Transcribe, without alteration, the rows from the line containing "Which of the" through the end of the rows below, including both ends.

Excerpted data:
- - - -
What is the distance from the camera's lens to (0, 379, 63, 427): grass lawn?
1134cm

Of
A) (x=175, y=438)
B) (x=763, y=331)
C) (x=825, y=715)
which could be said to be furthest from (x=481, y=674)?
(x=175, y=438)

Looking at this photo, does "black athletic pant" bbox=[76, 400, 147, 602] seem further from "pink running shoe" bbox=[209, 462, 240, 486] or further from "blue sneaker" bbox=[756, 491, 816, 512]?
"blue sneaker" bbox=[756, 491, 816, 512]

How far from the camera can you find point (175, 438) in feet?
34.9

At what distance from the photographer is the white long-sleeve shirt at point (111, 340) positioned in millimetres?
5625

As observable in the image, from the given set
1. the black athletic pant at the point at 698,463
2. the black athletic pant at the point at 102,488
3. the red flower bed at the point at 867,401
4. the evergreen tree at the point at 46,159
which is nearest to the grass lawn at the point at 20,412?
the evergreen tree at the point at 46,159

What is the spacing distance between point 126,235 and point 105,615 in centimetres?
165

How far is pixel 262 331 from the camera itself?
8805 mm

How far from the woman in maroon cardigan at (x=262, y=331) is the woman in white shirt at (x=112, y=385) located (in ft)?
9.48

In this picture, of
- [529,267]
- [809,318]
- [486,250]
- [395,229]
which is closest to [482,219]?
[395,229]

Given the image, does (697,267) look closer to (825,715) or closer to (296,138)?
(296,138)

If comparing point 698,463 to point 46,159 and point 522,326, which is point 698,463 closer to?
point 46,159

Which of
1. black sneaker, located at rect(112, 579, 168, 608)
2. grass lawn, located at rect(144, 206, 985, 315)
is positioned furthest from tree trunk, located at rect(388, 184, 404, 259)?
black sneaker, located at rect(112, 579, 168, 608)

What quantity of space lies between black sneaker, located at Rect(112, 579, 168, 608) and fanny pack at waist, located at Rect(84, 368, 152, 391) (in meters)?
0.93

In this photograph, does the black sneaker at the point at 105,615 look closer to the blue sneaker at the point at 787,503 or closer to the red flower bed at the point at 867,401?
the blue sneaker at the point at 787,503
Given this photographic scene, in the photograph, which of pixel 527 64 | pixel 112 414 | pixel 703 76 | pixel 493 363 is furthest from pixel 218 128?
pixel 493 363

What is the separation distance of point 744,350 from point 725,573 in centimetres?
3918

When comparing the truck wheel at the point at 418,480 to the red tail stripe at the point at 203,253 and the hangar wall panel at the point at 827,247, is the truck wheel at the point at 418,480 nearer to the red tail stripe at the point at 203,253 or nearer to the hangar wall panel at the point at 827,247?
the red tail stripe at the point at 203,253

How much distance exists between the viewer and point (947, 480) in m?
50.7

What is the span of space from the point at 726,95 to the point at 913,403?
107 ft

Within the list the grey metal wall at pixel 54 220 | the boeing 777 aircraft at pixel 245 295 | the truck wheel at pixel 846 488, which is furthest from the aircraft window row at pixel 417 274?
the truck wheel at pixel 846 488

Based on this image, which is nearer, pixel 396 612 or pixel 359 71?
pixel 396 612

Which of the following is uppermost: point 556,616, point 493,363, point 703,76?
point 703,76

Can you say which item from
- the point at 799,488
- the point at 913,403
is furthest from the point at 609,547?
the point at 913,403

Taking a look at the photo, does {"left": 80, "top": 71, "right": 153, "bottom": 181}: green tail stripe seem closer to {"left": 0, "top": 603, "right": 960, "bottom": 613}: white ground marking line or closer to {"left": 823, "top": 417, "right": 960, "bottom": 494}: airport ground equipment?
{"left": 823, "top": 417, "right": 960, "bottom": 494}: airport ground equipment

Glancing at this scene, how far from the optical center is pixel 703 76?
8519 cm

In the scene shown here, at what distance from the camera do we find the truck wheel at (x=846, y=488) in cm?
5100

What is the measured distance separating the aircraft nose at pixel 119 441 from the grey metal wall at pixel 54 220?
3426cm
- - - -
Solution to the exercise:
Which of the following is uppermost: point 556,616, point 493,363, point 703,76?
point 703,76

Can you say which item from
- the point at 799,488
- the point at 913,403
is furthest from the point at 609,547?
the point at 913,403

Taking a look at the photo, does {"left": 80, "top": 71, "right": 153, "bottom": 181}: green tail stripe seem closer to {"left": 0, "top": 603, "right": 960, "bottom": 613}: white ground marking line or closer to {"left": 823, "top": 417, "right": 960, "bottom": 494}: airport ground equipment?
{"left": 823, "top": 417, "right": 960, "bottom": 494}: airport ground equipment

Glancing at this scene, how far from the optical center is pixel 703 76?
8519 cm

In the scene shown here, at what distance from the camera do we find the truck wheel at (x=846, y=488) in cm?
5100

What is the measured distance separating the aircraft nose at pixel 119 441 from the grey metal wall at pixel 54 220?
3426cm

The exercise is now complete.